==== Excerpted records

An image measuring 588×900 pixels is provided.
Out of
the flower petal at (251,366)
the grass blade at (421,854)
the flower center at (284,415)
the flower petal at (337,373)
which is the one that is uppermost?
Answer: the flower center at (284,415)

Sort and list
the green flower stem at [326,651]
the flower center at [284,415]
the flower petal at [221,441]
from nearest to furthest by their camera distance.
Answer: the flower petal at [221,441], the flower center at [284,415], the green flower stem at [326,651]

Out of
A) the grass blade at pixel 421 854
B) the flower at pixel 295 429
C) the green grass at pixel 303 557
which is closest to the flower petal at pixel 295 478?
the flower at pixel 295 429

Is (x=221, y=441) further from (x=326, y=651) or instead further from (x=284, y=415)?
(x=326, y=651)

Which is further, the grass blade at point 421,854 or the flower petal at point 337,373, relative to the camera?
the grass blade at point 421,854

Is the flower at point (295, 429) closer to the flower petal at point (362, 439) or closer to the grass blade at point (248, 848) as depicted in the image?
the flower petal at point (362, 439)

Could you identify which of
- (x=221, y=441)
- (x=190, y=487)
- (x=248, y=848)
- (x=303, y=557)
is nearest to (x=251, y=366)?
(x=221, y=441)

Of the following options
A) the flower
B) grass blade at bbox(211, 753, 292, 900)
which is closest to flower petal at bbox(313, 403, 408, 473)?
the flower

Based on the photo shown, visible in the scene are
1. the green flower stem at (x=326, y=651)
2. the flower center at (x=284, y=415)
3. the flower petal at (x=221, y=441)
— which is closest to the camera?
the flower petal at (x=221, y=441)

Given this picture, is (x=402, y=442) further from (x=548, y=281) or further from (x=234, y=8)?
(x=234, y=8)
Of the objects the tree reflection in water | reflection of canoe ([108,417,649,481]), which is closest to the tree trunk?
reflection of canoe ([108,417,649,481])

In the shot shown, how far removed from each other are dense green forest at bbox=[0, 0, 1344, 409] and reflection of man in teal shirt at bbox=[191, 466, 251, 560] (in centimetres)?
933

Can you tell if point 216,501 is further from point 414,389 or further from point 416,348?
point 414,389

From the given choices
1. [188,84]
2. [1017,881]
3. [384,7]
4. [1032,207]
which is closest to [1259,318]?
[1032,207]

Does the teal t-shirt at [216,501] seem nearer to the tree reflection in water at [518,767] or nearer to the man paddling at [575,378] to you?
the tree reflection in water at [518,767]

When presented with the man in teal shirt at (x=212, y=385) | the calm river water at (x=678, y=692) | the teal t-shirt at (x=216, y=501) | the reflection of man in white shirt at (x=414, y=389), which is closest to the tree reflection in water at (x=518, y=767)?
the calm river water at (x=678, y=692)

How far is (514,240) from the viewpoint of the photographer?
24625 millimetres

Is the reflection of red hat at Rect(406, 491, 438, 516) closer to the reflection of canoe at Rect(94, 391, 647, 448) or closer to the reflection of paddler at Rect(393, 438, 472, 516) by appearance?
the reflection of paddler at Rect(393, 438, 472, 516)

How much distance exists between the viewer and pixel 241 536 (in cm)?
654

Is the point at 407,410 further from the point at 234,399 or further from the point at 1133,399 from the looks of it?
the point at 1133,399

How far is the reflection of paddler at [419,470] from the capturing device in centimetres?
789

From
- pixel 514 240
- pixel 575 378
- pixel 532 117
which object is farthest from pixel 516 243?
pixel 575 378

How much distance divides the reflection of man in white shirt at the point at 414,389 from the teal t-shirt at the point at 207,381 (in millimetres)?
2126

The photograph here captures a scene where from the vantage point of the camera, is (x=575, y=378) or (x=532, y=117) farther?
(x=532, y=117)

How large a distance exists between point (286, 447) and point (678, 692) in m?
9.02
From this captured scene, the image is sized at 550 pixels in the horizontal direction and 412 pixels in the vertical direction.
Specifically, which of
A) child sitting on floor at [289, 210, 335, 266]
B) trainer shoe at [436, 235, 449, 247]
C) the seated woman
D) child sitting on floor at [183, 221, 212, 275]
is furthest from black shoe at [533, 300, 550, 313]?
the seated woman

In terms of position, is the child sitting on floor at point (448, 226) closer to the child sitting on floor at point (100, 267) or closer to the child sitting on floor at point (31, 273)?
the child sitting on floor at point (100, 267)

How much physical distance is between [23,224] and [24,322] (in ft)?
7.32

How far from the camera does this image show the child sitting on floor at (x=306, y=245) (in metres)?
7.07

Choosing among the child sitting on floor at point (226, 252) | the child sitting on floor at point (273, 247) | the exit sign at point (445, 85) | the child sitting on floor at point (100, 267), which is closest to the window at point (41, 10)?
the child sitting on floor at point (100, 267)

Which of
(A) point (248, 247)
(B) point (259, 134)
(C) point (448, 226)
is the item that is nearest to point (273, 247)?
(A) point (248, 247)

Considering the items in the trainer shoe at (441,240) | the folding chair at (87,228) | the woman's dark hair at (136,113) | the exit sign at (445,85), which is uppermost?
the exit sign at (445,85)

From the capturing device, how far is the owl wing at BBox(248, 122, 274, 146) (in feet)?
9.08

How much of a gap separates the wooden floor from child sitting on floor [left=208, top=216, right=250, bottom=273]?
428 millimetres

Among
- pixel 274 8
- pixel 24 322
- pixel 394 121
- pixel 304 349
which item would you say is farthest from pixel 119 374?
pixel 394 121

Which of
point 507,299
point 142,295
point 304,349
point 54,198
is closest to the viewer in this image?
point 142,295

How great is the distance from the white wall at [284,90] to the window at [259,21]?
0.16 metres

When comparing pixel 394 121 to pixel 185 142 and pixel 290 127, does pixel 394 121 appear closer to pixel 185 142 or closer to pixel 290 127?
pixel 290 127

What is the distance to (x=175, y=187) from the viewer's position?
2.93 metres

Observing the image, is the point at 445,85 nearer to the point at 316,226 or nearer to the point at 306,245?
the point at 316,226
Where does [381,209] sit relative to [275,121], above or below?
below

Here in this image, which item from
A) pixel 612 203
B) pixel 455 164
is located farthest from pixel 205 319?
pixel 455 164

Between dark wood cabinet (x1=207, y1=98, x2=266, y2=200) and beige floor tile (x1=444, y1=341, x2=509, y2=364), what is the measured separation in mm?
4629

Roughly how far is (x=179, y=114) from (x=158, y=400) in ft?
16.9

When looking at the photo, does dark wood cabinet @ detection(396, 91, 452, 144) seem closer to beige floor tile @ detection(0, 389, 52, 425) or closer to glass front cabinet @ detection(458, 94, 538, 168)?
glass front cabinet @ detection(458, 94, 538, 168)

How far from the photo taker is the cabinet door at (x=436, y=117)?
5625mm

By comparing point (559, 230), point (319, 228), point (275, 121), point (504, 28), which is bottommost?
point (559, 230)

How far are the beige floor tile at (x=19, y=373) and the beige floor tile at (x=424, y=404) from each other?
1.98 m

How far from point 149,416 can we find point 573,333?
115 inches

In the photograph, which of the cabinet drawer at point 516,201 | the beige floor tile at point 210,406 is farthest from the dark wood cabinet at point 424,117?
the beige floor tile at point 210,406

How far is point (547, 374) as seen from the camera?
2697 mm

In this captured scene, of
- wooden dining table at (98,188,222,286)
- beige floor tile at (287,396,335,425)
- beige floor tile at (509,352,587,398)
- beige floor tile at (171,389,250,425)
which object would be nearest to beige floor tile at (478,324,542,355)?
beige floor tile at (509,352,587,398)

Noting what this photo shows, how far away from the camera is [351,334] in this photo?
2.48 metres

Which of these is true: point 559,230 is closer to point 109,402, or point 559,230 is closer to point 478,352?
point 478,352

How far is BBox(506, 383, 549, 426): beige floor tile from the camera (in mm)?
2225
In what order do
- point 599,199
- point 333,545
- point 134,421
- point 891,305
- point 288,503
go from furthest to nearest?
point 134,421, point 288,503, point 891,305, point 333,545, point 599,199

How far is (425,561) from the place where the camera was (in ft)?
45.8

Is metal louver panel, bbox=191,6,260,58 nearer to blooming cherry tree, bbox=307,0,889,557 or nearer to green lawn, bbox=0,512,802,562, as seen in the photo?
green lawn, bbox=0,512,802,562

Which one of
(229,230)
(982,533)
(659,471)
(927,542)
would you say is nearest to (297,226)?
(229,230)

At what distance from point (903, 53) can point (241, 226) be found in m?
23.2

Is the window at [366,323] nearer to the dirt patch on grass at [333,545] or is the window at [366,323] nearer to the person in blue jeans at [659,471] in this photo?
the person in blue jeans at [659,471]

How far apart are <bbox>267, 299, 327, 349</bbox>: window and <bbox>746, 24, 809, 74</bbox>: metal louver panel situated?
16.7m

========

**Aim**
Quote the entries word for word, starting with the line that contains "How far is (425,561)" and continuing through the end of the entries.

**Complete response**
How far is (425,561) from the place where the camera was (in ft)?
45.8

Is metal louver panel, bbox=191,6,260,58 nearer to blooming cherry tree, bbox=307,0,889,557 or nearer to green lawn, bbox=0,512,802,562, as seen in the photo?
green lawn, bbox=0,512,802,562

Which one of
(229,230)
(982,533)
(659,471)
(927,542)
would you say is nearest to (297,226)?
(229,230)

At what distance from point (903, 53) can point (241, 226) be found in m?
23.2

Is the window at [366,323] nearer to the dirt patch on grass at [333,545] or is the window at [366,323] nearer to the person in blue jeans at [659,471] in this photo?
the person in blue jeans at [659,471]

How far apart are <bbox>267, 299, 327, 349</bbox>: window and <bbox>746, 24, 809, 74</bbox>: metal louver panel situated?
16.7m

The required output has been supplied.